***** QUOTED PASSAGE *****

“Less than 1 percent of the American population is bearing 100 percent of the burden of battle.” - Tom Brokaw
Do you know someone fighting in Iraq or Afghanistan? Do you know a family who has a loved one fighting? If you don’t, Tom Brokaw says that you don’t think about the war or the people fighting it.
And I agree.
I was military-illiterate before I started dating my boyfriend. And even when we were together, he rarely spoke about his work so my acronym knowledge was lacking compared to most military families. When he came back from Iraq after eight months, I moved to where he was stationed. I met the military families and his fellow Marines - and I was floored.
My boyfriend was a Marine Corps Officer. He graduated college, had a good job lined up, but always wanted to go into the Marine Corps. Why? Because he was compelled to serve his country. And mostly every other service member shares that exact sentiment.
But what about the families? Husbands and wives endure multiple deployments and location changes. Children don’t see their parents for up to a year and a half. Parents miss their child’s first words, first steps, and first birthday party.
These are the people who hold down the fort at home while the spouse or parent goes to war.
These are the people who try to ensure a smooth transition home.
These are the people who are just as brave and just as resilient as the men and women who fight for us.
How often do you think of them? Do you think of them? Could you imagine going that long without seeing your loved ones - let alone thinking you may not ever see them again?
The families are strong. They choose and accept this lifestyle. They don’t ask for help. But, that doesn’t mean we can’t give it to them.
This post is for the families.
It is for the pregnant wife moving by herself across many states while her husband is stationed in Iraq to make sure he has a home to return to.

*****

Condense the paragraph in the post on military families that begins "But what about the families?" into a short bulleted list that keeps its main facts.

***** DATA SHOWN *****

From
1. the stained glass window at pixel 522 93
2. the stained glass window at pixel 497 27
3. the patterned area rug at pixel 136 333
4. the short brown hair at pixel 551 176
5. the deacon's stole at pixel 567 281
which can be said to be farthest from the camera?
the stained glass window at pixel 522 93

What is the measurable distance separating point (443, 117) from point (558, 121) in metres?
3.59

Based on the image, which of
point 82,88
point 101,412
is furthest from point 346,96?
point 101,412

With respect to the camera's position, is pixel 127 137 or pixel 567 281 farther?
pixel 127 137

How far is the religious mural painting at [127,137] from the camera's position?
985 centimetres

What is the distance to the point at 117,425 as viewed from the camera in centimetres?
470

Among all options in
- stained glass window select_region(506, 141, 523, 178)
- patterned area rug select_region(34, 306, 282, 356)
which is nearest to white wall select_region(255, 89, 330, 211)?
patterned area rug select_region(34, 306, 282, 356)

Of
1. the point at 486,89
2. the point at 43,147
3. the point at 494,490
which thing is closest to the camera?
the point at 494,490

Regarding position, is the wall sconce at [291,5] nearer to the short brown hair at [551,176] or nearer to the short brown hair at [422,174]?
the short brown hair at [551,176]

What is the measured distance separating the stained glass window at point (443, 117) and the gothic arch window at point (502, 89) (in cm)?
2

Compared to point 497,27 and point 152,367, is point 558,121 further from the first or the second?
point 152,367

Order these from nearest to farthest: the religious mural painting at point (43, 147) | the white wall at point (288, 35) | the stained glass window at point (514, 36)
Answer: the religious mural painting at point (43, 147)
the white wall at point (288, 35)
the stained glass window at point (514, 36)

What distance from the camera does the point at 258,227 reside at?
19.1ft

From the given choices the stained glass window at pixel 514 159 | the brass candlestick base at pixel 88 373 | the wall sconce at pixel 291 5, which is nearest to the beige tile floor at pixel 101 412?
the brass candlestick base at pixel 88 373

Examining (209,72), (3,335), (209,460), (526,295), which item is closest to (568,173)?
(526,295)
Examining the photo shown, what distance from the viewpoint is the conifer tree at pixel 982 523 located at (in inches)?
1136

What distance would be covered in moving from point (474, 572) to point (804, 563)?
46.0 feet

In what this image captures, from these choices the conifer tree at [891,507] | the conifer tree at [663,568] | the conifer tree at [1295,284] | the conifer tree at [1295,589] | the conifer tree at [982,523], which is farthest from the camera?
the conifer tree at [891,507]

*****

WRITTEN ANSWER.
- Husbands and wives go through multiple deployments and moves.
- Children may not see a parent for up to a year and a half.
- Parents miss their child's first words, first steps, and first birthday party.